In the last blog post, we explored and confirmed that the Millennial Generation is still reachable through traditional media, but strategizing how to target this specific demographic can be tricky. It needs to be understood that while Millennials are primary buying prospects for many companies, the same, old and recycled marketing strategies that have been used for older demographics most often will not be applicable to Millennials.
So, what psychographic characteristics set Millennials apart? This younger generation is power hungry. They are business pioneers and up-and-coming management. They look for instant gratification, are motivated by new technologies, and prefer flexible or non-traditional work schedules, because frankly, they are always connected anyways.
The core of Millennial marketing strategy derives from interactive engagement. Social media has gifted companies with a flood of feedback and communal communication. Whether a product or service is good or bad, Millennials look for any outlet to share their thoughts. Because of this, they are much more likely to explore brands that attempt to authentically interact with, and appear interested in, their experiences. Interacting with younger generations can be daunting to more traditional management, but even if it is not one’s personal marketing strength, take the time to find the right social media “ambassador” to listen to and meaningfully engage with this important audience. In the last thirty days, Scarborough Research has observed fifty-two percent of Millennials commenting on a social media post, and seventeen percent becoming a fan or a follower.
With social media sites growing by the thousands each day, professionals may be beginning to wonder what it means for the use of email and whether it’s relevant to this audience. AWeber Communications reviewed essays written by college students commenting on the way communication tools have impacted society. “My peers and I use Facebook a whole lot more than email,” one student wrote, “While email has served to connect people electronically, I think that newer technology and social networking sites are the way of the future,” said another. The common consensus from these essays was that email is stale and used for business while social networks are cool and effortless.
Now, just because email is perceived as business only communication by some in this audience, it warrants a closer look at ways in which it is deemed valuable. Many students revealed that coupons and store offers were a huge reason for checking their emails, some creating multiple accounts for different purposes. For companies, this is a green light. Millennials aren’t frugal shoppers like they are perceived to be, they are strategic shoppers. They are still influenced by advertisements and choose to receive them straight to their email inbox, and not a social media site. Remember, this target is motivated by instant gratification and coupons accessed easily deliver that experience.

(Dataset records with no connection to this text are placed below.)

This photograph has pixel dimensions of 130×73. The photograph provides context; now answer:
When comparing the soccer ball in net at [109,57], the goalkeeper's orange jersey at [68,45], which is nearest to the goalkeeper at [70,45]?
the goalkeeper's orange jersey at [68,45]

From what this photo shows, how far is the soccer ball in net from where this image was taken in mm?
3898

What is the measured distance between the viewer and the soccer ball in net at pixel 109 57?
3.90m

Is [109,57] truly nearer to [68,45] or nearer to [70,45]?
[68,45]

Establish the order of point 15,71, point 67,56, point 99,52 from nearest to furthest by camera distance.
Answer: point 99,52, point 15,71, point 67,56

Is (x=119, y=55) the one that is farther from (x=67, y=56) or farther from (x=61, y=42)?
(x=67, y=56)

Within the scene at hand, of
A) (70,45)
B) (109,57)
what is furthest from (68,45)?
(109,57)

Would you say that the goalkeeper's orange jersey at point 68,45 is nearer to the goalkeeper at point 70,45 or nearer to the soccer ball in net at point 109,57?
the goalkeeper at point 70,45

Radio has long been a traditional, hard-working media resource for marketers and Millennials still look to it as a large media industry. A National Survey from Arbitron Inc. and Edison Research, The Infinite Dial 2013: Navigating Digital Platforms, shows that radio is the strongest medium in the half hour before consumers arrive to shop. It also showed that seventy-eight percent who say keeping up with the latest music use AM/FM radio as their top resource. As long as Millennials continue tasks such driving and looking for the newest music, traditional radio will continue to be an appropriate media tactic for reaching younger generations.
Within the last five years, television has effectively worn two hats as both traditional and nontraditional media. From cable to online streaming, television has arguably seen one of the largest media transitions. Millennials want to view their favorite programming through on-demand technologies, and are using different types of media simultaneously while they view it. The challenge for marketers is to continue producing engaging content Millennials want to view, but do so quickly, cost effectively and make it interactive and readily available. The upside to Millennials seeking out content is that markers can directly target the distinct content locations. Instead of buying advertising time on traditional television networks, consider creating ads targeting specific generations on streaming sites, such as Hulu. Particularly for companies with smaller budgets, this strategy is far more cost efficient as there’s little “waste” in reach as there is with larger, traditional networks.
With many different media platforms available to target younger generations, both traditional and nontraditional, the main area to focus on is brand presentation. Millennials have low recall rates, so consistent marketing is key. Unlike older generations, they are not brand loyal and a bad experience can ruin a brand reputation in an instant as feedback these days spreads like wildfire. Millennials want whatever is favored by their peers. By becoming thoughtfully interactive brand and strategically targeting a mix of traditional and nontraditional media outlets, it can increase Millennial interest and usage of your company.